2.4 Permasalahan yang Dihadapi
Dalam
perjalanannya, praktek murabahah mengalami penyimpangan dari segi prakteknya.
Sehingga praktek tersebut menjadi batil bahkan berpotensi menjadi zhalim.
Namun, penyimpangan- penyimpangan ini seolah dibiarkan, dan praktek tersebut
terus berlangsung hingga hari ini.
1. Pelanggaran Syarat Milkiyah
Syarat kepemilikan merupakan hal yang
mutlak dalam jual-beli. Rasulullah melarang menjual barang yang belum dimiliki
olehnya. Dalam sebuah hadits yang diriwayatkan Imam Ahmad, dari Hakim bin
Hazam, Rasulullah bersabda, “Janganlah menjual barang yang belum dimiliki
olehnya.” Syarat kepemilikan ini sering dilanggar oleh perbankan dalam menjalankan
akad murabahah yang diwakilkan kepada nasabah.
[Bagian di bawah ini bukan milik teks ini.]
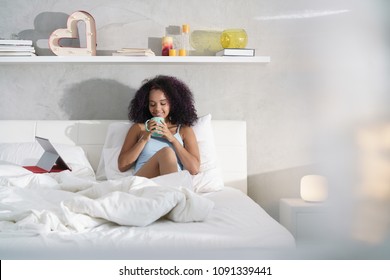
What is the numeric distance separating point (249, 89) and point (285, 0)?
59cm

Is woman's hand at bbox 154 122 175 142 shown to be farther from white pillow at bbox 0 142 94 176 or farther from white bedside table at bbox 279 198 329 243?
white bedside table at bbox 279 198 329 243

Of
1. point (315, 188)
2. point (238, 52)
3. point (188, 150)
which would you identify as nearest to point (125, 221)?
point (188, 150)

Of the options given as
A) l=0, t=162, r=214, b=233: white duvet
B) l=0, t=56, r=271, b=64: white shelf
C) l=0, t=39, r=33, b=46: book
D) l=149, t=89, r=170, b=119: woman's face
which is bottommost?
l=0, t=162, r=214, b=233: white duvet

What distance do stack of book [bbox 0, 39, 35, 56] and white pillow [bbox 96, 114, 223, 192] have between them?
69 centimetres

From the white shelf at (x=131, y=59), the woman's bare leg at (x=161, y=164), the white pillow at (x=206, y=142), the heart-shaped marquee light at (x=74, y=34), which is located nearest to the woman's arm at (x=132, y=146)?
the woman's bare leg at (x=161, y=164)

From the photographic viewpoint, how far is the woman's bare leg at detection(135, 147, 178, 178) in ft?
9.49

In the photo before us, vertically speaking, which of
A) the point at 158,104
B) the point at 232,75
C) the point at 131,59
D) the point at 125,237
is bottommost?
the point at 125,237

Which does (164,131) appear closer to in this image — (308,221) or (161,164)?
(161,164)

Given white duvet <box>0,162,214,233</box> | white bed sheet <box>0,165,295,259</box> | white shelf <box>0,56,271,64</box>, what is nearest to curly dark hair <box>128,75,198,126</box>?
white shelf <box>0,56,271,64</box>

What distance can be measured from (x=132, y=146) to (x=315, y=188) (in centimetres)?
104

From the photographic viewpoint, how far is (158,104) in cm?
319

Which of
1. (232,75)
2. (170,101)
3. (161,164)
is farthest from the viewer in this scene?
(232,75)

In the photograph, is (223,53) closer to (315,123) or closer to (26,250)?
(315,123)

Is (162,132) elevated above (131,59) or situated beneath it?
situated beneath
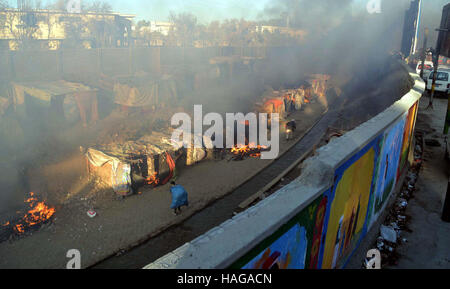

Seharusnya agar praktek ini sesuai syariah,
perbankan harus menyelesaikan akad wakalah terlebih dahulu agar syarat
kepemilikan terpenuhi, barulah kemudian dilangsungkan akad murabahah. Hal ini
juga sesuai dengan Fatwa DSN-MUI Nomor 04/DSN-MUI/IV/2000 Tentang Mu rabahah
pada Ketentuan Umum Murabahah dalam Bank Syari’ah poin sembilan dikatakan:
“Jika bank hendak mewakilkan kepada nasabah untuk membeli barang dari pihak ketiga,
akad jual beli murabahah harus dilakukan setelah barang, secara prinsip,
menjadi milik bank.”
2. Pelanggaran Syarat Ra’sul Mal Ma’lum
Pelanggaran jenis ini juga terjadi karena
pada struktur murabahah dengan mewakilkan nasabah untuk membeli barang yang
dipesan.Sebagaimana disebutkan sebelumnya, syarat ra’sul mal (modal) dan ribh
(keuntungan) haruslah diketahui merupakan syarat khusus pada jual beli
murabahah. Pelanggaran ini biasanya terjadi ketika nasabah ingin melakukan
pembiayaan murabahah, kemudian pihak bank menawarkan beberapa besaran platform
pembiayaan tersebut beserta marjin keuntungan yang diambil oleh bank. Bank
tidak mengambil keuntungan berdasarkan besaran dari ra’sul mal, namun dari besaran
uang yang dikeluarkan oleh bank. Bahkan dalam beberapa kasus pihak bank syariah
tidak peduli dengan besaran harga dari ra’sul mal.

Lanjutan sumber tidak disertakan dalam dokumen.